Axe 4. Santé humaine, santé planétaire et santé des milieux
Ces dernières années, de nombreuses recherches interrogent l’unicité du vivant et ses liens avec les processus biogéochimiques gouvernant le fonctionnement des écosystèmes (Watts, 2017) selon les paradigmes One Health et de la santé planétaire. Ces approches touchent aux conditions de vie, voire de survie, des espèces dans des milieux plus ou moins hospitaliers et plus ou moins abimés par l’activité humaine, et donc leurs capacités à la symbiose. Ces recherches concernent les formes d’affections dont souffrent les individus exposés tout au long de leur cycle de vie à des cocktails de substances chimiques, désormais durablement inscrites dans l’ensemble des environnements et du vivant (Boudia, Jas, 2019), et aux effets du changement climatique. De la description des approches et des infrastructures de recherche permettant la description des exposomes, à l’explicitation des liens théoriques entre santé des milieux et santé du vivant, cet axe accueille des contributions de chercheurs de toutes disciplines, y compris en médecine, sciences de la matière et sciences sociales, intéressés par la redéfinition des rapports entre les conditions biologiques et sociales de la vie, et les formes de l’habiter sur une planète en transformations.
Informations pratiques
Le colloque est prévu en présentiel les 22 et 23 juin 2023 à l’Université Paris Cité (lieu exact à déterminer).

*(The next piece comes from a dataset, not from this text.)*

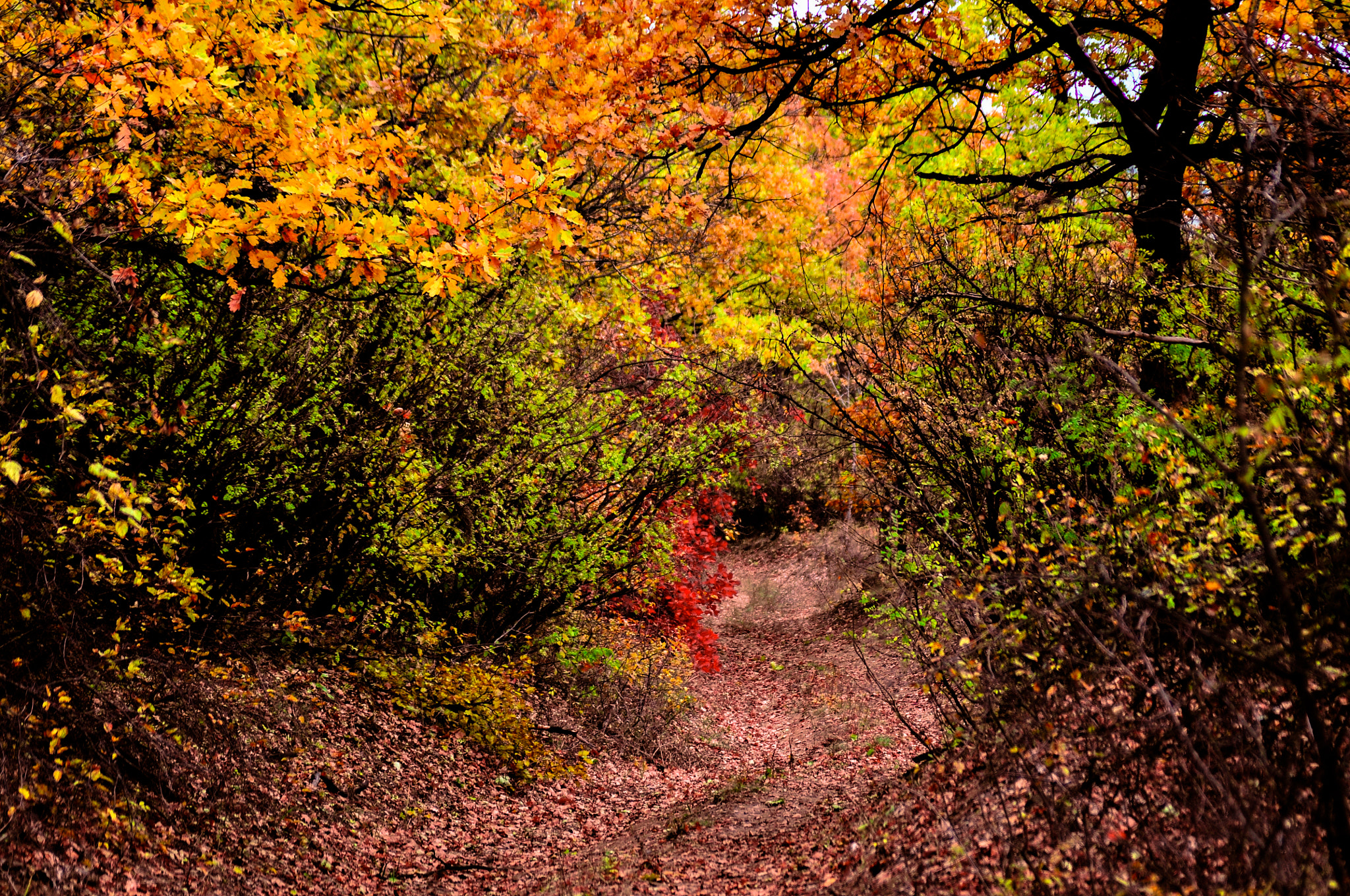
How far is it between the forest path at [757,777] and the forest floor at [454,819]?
3 centimetres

Participation en présentiel exclusivement. Aucun frais d’inscription.
Les propositions de communication comportant le titre de la communication, le nom et l’adresse des auteur.e.s ainsi que leur(s) affiliation institutionnelle, et ne dépassant pas 3000 signes, sont à envoyer jusqu’au 3 janvier 2023 à l’adresse suivante : centre.pol.terre@listes.u-paris.fr.

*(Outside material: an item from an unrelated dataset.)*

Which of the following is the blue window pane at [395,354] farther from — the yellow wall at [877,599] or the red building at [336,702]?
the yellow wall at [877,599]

Les contributions collectives et rassemblant des chercheur.e.s de différentes disciplines ou en association avec des non-scientifiques sont encouragées.
Les propositions seront évaluées par le comité scientifique et le bureau du CPT, qui rendra ses avis à partir du 1er février 2023.
Comité scientifique
Nathalie Ortar – anthropologie
Cédric Gaucherel – astrophysique, écologie
Isabelle Arpin – sociologie
Thomas Lamarche – économie
Malcom Ferdinand – ingénierie, philosophie, sciences politiques
Géraldine Pfleiger – sciences politiques
Olivier Hamant – biologiste
Alexandra Arènes – architecte, arts, sciences
Audrey Sabbagh – médecine
Gaëlle Charron – physique
Comité d’organisation
Les membres du bureau du Centre des Politiques de la Terre
Le Centre des Politiques de la Terre vise à favoriser les convergences entre disciplines autour du thème de l’habitabilité, et à la suite de son séminaire sur ce même thème qui a lieu chaque troisième jeudi du mois à partir de septembre 2022. Certaines contributions du colloque et du séminaire pourront ainsi faire partie d’un ouvrage collectif qui sera publié courant 2024-2025.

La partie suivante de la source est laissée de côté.